Nothing in the data may be altered as it is transcribed.

Saved data entries:
┄┄┄┄┄┄┄┄┄┄┄┄┄┄┄┄┄┄┄┄

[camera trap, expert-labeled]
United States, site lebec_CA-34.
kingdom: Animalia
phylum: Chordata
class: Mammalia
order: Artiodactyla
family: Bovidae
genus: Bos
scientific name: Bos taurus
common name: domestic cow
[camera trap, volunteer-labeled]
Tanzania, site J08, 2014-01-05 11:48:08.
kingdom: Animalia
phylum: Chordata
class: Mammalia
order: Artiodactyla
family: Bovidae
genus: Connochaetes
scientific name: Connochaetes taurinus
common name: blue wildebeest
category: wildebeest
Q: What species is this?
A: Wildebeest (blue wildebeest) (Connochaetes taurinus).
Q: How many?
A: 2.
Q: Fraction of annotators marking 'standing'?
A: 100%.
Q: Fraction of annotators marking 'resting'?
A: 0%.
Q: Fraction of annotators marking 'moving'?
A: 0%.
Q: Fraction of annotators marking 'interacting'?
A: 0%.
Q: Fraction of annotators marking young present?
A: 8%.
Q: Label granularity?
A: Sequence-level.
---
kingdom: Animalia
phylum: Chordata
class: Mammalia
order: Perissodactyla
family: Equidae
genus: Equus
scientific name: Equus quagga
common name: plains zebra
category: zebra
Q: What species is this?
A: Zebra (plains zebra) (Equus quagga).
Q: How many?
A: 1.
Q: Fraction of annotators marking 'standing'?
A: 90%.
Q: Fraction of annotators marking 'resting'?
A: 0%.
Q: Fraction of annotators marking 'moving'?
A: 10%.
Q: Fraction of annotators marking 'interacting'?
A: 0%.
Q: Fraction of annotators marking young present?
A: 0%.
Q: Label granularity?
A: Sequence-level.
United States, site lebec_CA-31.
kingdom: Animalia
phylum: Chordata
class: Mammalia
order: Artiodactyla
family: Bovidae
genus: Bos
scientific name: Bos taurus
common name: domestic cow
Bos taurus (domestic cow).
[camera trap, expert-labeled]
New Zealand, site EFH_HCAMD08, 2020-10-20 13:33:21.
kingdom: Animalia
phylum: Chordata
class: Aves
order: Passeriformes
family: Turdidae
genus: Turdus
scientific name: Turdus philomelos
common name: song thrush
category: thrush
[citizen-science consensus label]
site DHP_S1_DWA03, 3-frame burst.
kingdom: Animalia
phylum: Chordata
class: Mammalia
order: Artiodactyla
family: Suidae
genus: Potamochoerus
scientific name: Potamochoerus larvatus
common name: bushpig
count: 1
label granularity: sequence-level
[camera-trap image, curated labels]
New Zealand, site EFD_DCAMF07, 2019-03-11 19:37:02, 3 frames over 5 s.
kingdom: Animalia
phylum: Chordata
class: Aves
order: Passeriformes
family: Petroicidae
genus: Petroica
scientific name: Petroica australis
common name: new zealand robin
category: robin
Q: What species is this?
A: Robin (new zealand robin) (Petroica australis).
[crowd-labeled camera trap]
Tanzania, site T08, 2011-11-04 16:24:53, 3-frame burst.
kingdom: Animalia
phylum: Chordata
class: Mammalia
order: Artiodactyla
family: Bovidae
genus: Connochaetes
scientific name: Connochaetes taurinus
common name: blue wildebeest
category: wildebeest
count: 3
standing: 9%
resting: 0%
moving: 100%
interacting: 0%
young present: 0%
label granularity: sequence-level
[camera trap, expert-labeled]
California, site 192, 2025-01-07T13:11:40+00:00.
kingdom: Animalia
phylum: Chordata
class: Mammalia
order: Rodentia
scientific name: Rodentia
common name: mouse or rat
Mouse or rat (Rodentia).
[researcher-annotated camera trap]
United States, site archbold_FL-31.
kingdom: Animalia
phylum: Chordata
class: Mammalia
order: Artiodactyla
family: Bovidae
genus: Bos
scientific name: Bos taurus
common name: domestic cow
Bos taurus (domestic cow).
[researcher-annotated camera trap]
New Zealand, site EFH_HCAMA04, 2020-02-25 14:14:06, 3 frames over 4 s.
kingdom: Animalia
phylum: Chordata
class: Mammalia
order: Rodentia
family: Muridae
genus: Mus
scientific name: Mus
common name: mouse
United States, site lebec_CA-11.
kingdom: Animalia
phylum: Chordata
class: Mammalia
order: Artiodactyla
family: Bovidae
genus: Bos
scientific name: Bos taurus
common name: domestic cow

┄┄┄┄┄┄┄┄┄┄┄┄┄┄┄┄┄┄┄┄

## EXERCISE SOLUTION:
[camera trap, expert-labeled]
United States, site lebec_CA-34.
kingdom: Animalia
phylum: Chordata
class: Mammalia
order: Artiodactyla
family: Bovidae
genus: Bos
scientific name: Bos taurus
common name: domestic cow
[camera trap, volunteer-labeled]
Tanzania, site J08, 2014-01-05 11:48:08.
kingdom: Animalia
phylum: Chordata
class: Mammalia
order: Artiodactyla
family: Bovidae
genus: Connochaetes
scientific name: Connochaetes taurinus
common name: blue wildebeest
category: wildebeest
Q: What species is this?
A: Wildebeest (blue wildebeest) (Connochaetes taurinus).
Q: How many?
A: 2.
Q: Fraction of annotators marking 'standing'?
A: 100%.
Q: Fraction of annotators marking 'resting'?
A: 0%.
Q: Fraction of annotators marking 'moving'?
A: 0%.
Q: Fraction of annotators marking 'interacting'?
A: 0%.
Q: Fraction of annotators marking young present?
A: 8%.
Q: Label granularity?
A: Sequence-level.
---
kingdom: Animalia
phylum: Chordata
class: Mammalia
order: Perissodactyla
family: Equidae
genus: Equus
scientific name: Equus quagga
common name: plains zebra
category: zebra
Q: What species is this?
A: Zebra (plains zebra) (Equus quagga).
Q: How many?
A: 1.
Q: Fraction of annotators marking 'standing'?
A: 90%.
Q: Fraction of annotators marking 'resting'?
A: 0%.
Q: Fraction of annotators marking 'moving'?
A: 10%.
Q: Fraction of annotators marking 'interacting'?
A: 0%.
Q: Fraction of annotators marking young present?
A: 0%.
Q: Label granularity?
A: Sequence-level.
United States, site lebec_CA-31.
kingdom: Animalia
phylum: Chordata
class: Mammalia
order: Artiodactyla
family: Bovidae
genus: Bos
scientific name: Bos taurus
common name: domestic cow
Bos taurus (domestic cow).
[camera trap, expert-labeled]
New Zealand, site EFH_HCAMD08, 2020-10-20 13:33:21.
kingdom: Animalia
phylum: Chordata
class: Aves
order: Passeriformes
family: Turdidae
genus: Turdus
scientific name: Turdus philomelos
common name: song thrush
category: thrush
[citizen-science consensus label]
site DHP_S1_DWA03, 3-frame burst.
kingdom: Animalia
phylum: Chordata
class: Mammalia
order: Artiodactyla
family: Suidae
genus: Potamochoerus
scientific name: Potamochoerus larvatus
common name: bushpig
count: 1
label granularity: sequence-level
[camera-trap image, curated labels]
New Zealand, site EFD_DCAMF07, 2019-03-11 19:37:02, 3 frames over 5 s.
kingdom: Animalia
phylum: Chordata
class: Aves
order: Passeriformes
family: Petroicidae
genus: Petroica
scientific name: Petroica australis
common name: new zealand robin
category: robin
Q: What species is this?
A: Robin (new zealand robin) (Petroica australis).
[crowd-labeled camera trap]
Tanzania, site T08, 2011-11-04 16:24:53, 3-frame burst.
kingdom: Animalia
phylum: Chordata
class: Mammalia
order: Artiodactyla
family: Bovidae
genus: Connochaetes
scientific name: Connochaetes taurinus
common name: blue wildebeest
category: wildebeest
count: 3
standing: 9%
resting: 0%
moving: 100%
interacting: 0%
young present: 0%
label granularity: sequence-level
[camera trap, expert-labeled]
California, site 192, 2025-01-07T13:11:40+00:00.
kingdom: Animalia
phylum: Chordata
class: Mammalia
order: Rodentia
scientific name: Rodentia
common name: mouse or rat
Mouse or rat (Rodentia).
[researcher-annotated camera trap]
United States, site archbold_FL-31.
kingdom: Animalia
phylum: Chordata
class: Mammalia
order: Artiodactyla
family: Bovidae
genus: Bos
scientific name: Bos taurus
common name: domestic cow
Bos taurus (domestic cow).
[researcher-annotated camera trap]
New Zealand, site EFH_HCAMA04, 2020-02-25 14:14:06, 3 frames over 4 s.
kingdom: Animalia
phylum: Chordata
class: Mammalia
order: Rodentia
family: Muridae
genus: Mus
scientific name: Mus
common name: mouse
United States, site lebec_CA-11.
kingdom: Animalia
phylum: Chordata
class: Mammalia
order: Artiodactyla
family: Bovidae
genus: Bos
scientific name: Bos taurus
common name: domestic cow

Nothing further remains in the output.